WORK TO COMPLETE: Could you output the complete listing given below exactly?

INPUT RECORDS:
+ + + + +

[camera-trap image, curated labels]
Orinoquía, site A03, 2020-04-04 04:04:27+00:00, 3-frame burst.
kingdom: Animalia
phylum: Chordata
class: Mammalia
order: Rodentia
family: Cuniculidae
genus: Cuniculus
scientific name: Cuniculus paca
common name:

+ + + + +

ANSWER TO THIS PROBLEM:
[camera-trap image, curated labels]
Orinoquía, site A03, 2020-04-04 04:04:27+00:00, 3-frame burst.
kingdom: Animalia
phylum: Chordata
class: Mammalia
order: Rodentia
family: Cuniculidae
genus: Cuniculus
scientific name: Cuniculus paca
common name:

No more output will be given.